To find the equation of the tangent line to the function $f(x) = 2x^2 + 4$ at $x = 1$, we can follow these steps:

Step 1: Find the derivative of the function

The derivative $f'(x)$ will give us the slope of the tangent line at any point $x$.

$f'(x) = \frac{d}{dx}(2x^2 + 4) = 4x$

Step 2: Evaluate the derivative at $x = 1$

Substitute $x = 1$ into the derivative to find the slope of the tangent line at that point.

$f'(1) = 4(1) = 4$

Thus, the slope of the tangent line at $x = 1$ is 4.

Step 3: Find the point on the curve at $x = 1$

To find the y-coordinate at $x = 1$, substitute $x = 1$ into the original function $f(x)$.

$f(1) = 2(1)^2 + 4 = 2 + 4 = 6$

Thus, the point of tangency is $(1, 6)$.

Step 4: Use the point-slope form to write the equation of the tangent line

The point-slope form of the equation of a line is:

$y - y_1 = m(x - x_1)$

Where:

• $m$ is the slope (which is 4),
• $(x_1, y_1)$ is the point of tangency $(1, 6)$.

Substitute these values into the equation:

$y - 6 = 4(x - 1)$

Simplifying:

$y - 6 = 4x - 4$ $y = 4x - 4 + 6$ $y = 4x + 2$

Final Answer:

The equation of the tangent line is $y = 4x + 2$.

Would you like any further details on how this was derived?

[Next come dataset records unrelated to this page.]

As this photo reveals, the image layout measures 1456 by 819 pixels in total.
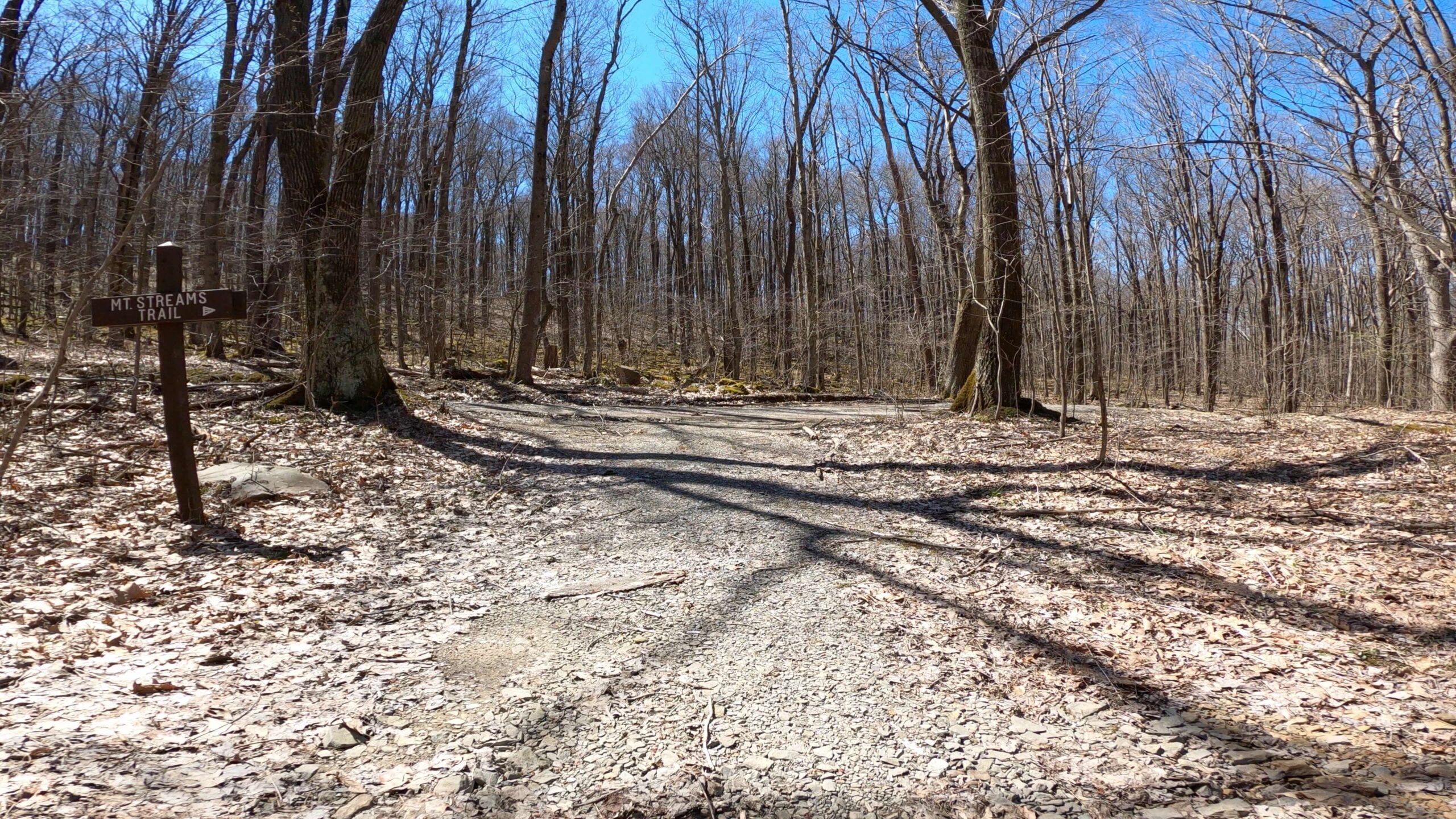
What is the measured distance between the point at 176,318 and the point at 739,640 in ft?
13.8

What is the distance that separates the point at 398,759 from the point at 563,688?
771 mm

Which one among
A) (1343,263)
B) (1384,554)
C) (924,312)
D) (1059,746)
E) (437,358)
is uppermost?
(1343,263)

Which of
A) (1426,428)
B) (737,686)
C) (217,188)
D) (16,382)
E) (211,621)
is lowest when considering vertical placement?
(737,686)

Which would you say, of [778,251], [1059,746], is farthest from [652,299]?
[1059,746]

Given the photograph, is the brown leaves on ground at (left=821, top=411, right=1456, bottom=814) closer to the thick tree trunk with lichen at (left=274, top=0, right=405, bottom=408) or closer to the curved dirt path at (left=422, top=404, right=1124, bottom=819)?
the curved dirt path at (left=422, top=404, right=1124, bottom=819)

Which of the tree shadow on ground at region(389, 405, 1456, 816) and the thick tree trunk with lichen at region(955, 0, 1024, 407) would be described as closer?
the tree shadow on ground at region(389, 405, 1456, 816)

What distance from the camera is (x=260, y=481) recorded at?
627 cm

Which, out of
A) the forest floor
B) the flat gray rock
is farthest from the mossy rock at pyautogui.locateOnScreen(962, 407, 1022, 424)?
the flat gray rock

Here are some related questions you can consider:

1. What are other methods to find the equation of a tangent line?
2. How can you verify that the tangent line and the curve intersect at only one point?
3. How does the derivative of a function geometrically represent the slope of the tangent line?
4. What happens to the tangent line when the function changes, for example, if $f(x)$ is a cubic function?
5. Can you find the tangent line to this function at other points, like $x = 2$?

Tip:

Always remember to double-check both the derivative and the point of tangency when solving tangent line problems to avoid small errors.